__Extrait de texte__.
_____
Jeunesse et capital humain : à l’Université de Niamey, une conférence universitaire alerte sur les défis démographiques du Niger
Ce mardi 15 juillet 2025, la place AB de l’Université de Niamey a réuni étudiants, experts et responsables institutionnels autour d’une conférence placée sous le thème : « Jeunesse et capital humain : défis et perspectives ». Organisée par par le comité exécutif de l’Union des Étudiants Nigériens à l’Université de Niamey (UENUN), à travers sa Commission Exposés, Conférences et Débats (CECD) en partenariat avec le Ministère de la Population et des partenaires comme Pathfinder International et l’UNFPA, cette rencontre s’inscrit dans le cadre de la Journée mondiale de la population, avec pour ambition de poser un regard lucide sur l’avenir démographique du Niger.
Plus qu’un simple rassemblement estudiantin, l’événement s’est voulu un moment de réflexion profonde, d’interpellation collective et de responsabilisation face aux réalités démographiques et sociales qui façonnent l’avenir du Niger.
Dès l’ouverture, le modérateur de la conférence, Mamane Bako Idrissa, par ailleurs Secrétaire général de l’Union des Étudiants Ressortissants de l’Arewa à l’Université de Niamey (UERAUN), a d’emblée campé le décor : « La jeunesse représente le levier du développement. Elle est l’espoir et la valeur des sociétés en mutation. Voilà pourquoi cette conférence s’impose dans un contexte où la jeunesse, surtout au Niger, mérite un regard critique et une réflexion analytique ».
Il a ensuite présenté les deux conférenciers de marque invités à nourrir les échanges : CHÉRIF SIDI Moustapha, Directeur Général de la Population, et ALZOUMA Mahamadou, expert national en population et développement à la Direction Générale de la Population, également ancien chef de division à l’INS.
La rencontre a enregistré la présence de Mme Mamoudou Mariama Douramane, directrice des stratégies, de l’information et de la communication au Ministère de la Population, accompagnée de plusieurs cadres du ministère. Y ont également pris part le représentant de l’UNFPA, Issoufou Garba Idrissa, Secrétaire général de l’UENUN, les membres du comité exécutif, ainsi que de nombreux étudiants et militantes et militants de l’union. Plusieurs communications et échanges ont marqué cette journée, abordant les grands défis liés à la démographie, à l’éducation, à l’emploi des jeunes, et à l’investissement stratégique dans le capital humain.
_____
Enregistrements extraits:
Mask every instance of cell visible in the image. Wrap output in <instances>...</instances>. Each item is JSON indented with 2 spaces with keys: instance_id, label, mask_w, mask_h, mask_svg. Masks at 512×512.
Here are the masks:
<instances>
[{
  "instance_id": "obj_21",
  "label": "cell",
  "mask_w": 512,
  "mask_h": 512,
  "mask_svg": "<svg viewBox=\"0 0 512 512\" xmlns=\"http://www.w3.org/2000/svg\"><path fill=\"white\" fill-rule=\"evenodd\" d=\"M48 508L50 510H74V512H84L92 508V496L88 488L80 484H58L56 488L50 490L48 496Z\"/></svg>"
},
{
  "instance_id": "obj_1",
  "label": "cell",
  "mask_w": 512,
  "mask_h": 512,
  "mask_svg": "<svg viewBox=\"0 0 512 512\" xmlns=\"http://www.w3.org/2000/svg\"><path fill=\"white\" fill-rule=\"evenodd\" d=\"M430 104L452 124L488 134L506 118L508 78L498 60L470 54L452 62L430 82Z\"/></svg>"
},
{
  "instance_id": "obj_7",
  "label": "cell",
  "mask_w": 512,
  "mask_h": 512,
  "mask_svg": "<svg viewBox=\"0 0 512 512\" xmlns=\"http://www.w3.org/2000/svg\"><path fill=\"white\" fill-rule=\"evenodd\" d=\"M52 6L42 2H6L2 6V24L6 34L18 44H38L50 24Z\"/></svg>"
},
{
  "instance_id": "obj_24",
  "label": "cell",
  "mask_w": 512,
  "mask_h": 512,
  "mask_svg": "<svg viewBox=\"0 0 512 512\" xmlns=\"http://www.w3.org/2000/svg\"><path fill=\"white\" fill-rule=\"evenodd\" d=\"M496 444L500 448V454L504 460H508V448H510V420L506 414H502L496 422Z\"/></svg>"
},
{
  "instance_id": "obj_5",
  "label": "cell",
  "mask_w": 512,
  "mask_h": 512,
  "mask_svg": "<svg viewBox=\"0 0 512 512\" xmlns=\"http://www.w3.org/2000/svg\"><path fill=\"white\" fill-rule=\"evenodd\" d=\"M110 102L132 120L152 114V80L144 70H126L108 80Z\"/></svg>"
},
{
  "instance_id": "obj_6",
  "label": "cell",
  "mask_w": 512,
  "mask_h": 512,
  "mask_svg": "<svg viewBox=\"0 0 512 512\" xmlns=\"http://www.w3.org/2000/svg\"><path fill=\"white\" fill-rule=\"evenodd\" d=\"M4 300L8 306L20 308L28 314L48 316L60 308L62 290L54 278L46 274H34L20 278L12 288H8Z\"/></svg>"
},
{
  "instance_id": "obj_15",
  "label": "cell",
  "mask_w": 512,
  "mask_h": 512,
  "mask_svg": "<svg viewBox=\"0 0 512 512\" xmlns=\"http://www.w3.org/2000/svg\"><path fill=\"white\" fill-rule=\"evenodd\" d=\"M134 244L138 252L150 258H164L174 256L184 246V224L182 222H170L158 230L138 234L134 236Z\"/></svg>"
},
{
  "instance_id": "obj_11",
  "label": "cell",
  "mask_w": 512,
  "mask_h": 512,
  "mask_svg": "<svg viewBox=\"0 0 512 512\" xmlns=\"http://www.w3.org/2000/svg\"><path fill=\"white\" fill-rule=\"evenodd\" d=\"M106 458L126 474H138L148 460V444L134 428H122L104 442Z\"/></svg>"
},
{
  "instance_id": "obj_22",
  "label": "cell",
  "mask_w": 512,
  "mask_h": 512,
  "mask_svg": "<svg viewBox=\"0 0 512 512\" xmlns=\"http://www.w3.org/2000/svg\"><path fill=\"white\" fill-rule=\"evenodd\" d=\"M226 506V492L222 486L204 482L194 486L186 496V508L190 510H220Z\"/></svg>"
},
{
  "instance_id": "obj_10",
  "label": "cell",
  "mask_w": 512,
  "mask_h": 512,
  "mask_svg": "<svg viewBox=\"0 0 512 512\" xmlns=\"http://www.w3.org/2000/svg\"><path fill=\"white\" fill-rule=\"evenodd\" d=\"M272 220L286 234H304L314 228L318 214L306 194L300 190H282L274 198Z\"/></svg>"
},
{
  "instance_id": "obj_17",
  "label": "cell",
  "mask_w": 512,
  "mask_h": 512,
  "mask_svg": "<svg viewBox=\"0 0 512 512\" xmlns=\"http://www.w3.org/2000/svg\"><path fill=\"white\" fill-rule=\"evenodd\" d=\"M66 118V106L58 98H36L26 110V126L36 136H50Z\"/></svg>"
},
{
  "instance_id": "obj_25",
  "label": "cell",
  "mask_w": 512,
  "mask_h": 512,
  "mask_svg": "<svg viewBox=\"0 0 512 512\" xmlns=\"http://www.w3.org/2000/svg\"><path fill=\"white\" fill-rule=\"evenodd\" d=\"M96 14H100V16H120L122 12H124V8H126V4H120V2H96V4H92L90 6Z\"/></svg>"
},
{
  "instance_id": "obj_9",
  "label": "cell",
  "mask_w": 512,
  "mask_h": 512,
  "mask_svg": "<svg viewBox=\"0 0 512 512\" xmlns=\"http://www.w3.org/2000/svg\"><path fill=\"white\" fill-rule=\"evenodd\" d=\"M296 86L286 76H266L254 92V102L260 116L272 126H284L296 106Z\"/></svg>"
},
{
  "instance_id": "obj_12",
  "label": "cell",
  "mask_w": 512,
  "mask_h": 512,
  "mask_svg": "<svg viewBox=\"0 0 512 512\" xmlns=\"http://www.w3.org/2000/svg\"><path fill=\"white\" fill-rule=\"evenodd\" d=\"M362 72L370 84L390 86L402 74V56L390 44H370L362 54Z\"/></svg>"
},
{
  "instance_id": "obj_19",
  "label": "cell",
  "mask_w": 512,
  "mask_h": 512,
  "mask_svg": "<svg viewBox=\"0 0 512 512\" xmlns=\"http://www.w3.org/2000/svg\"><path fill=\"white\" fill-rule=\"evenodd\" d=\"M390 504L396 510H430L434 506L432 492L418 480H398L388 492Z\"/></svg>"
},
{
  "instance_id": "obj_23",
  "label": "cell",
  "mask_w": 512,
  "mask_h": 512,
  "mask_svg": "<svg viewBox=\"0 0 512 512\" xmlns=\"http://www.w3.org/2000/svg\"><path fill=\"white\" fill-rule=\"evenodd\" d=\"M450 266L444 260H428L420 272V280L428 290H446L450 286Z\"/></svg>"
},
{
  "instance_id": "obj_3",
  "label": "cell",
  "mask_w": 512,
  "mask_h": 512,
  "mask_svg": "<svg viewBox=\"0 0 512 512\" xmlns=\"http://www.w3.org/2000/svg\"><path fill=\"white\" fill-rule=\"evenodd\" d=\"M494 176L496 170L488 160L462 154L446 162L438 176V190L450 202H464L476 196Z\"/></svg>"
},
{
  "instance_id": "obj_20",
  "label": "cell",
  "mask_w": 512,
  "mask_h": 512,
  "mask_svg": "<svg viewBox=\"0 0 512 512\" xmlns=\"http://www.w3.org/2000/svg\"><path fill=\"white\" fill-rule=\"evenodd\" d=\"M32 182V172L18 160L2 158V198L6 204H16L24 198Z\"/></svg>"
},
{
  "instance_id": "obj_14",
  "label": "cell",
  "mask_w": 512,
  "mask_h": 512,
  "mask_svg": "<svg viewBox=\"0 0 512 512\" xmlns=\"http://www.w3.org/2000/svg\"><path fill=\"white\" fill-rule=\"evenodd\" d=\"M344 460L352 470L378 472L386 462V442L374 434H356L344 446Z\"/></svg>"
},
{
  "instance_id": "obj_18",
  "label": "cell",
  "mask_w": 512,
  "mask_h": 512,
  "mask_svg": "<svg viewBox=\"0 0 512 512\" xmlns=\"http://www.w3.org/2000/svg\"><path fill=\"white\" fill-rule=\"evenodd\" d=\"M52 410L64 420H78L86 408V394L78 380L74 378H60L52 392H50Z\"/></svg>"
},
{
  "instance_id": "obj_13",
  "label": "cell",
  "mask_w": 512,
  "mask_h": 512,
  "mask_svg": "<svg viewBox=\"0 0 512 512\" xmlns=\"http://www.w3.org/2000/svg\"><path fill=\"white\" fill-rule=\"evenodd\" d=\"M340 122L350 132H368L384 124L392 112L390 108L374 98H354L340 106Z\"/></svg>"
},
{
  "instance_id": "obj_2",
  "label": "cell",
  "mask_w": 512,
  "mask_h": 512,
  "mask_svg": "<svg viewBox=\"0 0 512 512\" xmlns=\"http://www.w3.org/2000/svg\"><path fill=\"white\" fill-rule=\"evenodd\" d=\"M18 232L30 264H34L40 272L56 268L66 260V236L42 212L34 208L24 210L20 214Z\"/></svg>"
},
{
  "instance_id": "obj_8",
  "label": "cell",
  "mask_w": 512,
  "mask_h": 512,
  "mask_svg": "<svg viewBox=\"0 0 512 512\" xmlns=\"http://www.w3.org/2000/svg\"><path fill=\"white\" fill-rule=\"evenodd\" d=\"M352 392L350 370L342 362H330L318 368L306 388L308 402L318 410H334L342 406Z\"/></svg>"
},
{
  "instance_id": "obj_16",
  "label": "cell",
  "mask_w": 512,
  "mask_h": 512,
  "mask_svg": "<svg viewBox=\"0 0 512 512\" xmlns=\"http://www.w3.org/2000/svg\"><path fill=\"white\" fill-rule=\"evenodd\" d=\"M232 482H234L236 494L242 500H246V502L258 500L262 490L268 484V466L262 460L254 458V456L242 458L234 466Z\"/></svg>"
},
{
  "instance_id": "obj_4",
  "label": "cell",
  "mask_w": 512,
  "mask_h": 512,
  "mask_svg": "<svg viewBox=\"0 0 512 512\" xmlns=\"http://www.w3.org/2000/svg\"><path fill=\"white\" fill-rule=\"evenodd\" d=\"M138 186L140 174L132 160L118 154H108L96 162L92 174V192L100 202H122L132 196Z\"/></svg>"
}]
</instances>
_____
__Consigne 1__. Relevez toutes les personnes désignées par leur nom dans l'article sur la conférence de Niamey.
__Consigne 2__. Traduisez en anglais cette phrase de l'article sur la conférence de Niamey : « Plus qu'un simple rassemblement estudiantin, l'événement s'est voulu un moment de réflexion profonde, d'interpellation collective et de responsabilisation face aux réalités démographiques et sociales qui façonnent l'avenir du Niger. »
__Consigne 3__. Prolongez l'article sur la conférence de Niamey à la suite de sa dernière phrase.
Le matériel fourni ne sert à rien ici.

__Réponse produite 1__.
- Mamane Bako Idrissa
- CHÉRIF SIDI Moustapha
- ALZOUMA Mahamadou
- Mme Mamoudou Mariama Douramane
- Issoufou Garba Idrissa

__Réponse produite 2__. More than a mere student gathering, the event was meant to be a moment of deep reflection, collective questioning and accountability in the face of the demographic and social realities that are shaping Niger's future.

__Réponse produite 3__.
CHÉRIF SIDI Moustapha plaide pour un investissement structurant et une prise de conscience collective
Dans une intervention riche en données et en analyse conceptuelle, CHÉRIF SIDI Moustapha a décomposé la problématique du jour autour de trois axes : l’état des lieux de la jeunesse, les politiques existantes et des recommandations concrètes.
D’entrée de jeu, il a situé la jeunesse dans la tranche d’âge de 15 à 35 ans, « période où l’individu devient économiquement productif » — une période cruciale pour tout investissement en capital humain, selon lui. Il a ensuite souligné l’urgence de repenser l’investissement dans les jeunes : « Le capital humain, c’est le potentiel productif d’un individu, tributaire de sa santé et de son niveau d’éducation. Or, dans une économie moderne comme la nôtre, la simple force physique ne suffit plus. Il faut un capital humain intellectuellement formé ».
Sur les politiques publiques, il a été sans concession : « Les initiatives actuelles, souvent mal ciblées, peinent à répondre aux besoins spécifiques des jeunes, surtout ceux des zones rurales, qui constituent pourtant plus de 80% de cette tranche d’âge ». Il a également dénoncé l’inadéquation entre la formation universitaire et le marché de l’emploi : « À peine 2% de la tranche d’âge universitaire est représentée dans les campus. Et même là, les cursus ne préparent pas réellement à l’insertion professionnelle ».
Ses recommandations ont résonné comme un appel à la responsabilité individuelle et collective : « Vous avez les capacités de solutionner vos propres problèmes. Ne comptez pas sur l’État uniquement. Et aux jeunes filles, n’attendez pas un mari pour exister. Vous avez autant de potentiel ».
Démographie galopante et services à bout de souffle : ALZOUMA Mahamadou alerte sur l’urgence d’agir pour sauver le capital humain
Prenant la relève, ALZOUMA Mahamadou a offert une plongée méthodique dans la démographie nigérienne. « À l’indépendance, nous étions 3 millions. Aujourd’hui, nous frôlons les 27 millions d’habitants. Avec près de 50% de moins de 15 ans, c’est un poids démographique énorme à soutenir pour une population active peu qualifiée et sous-employée ».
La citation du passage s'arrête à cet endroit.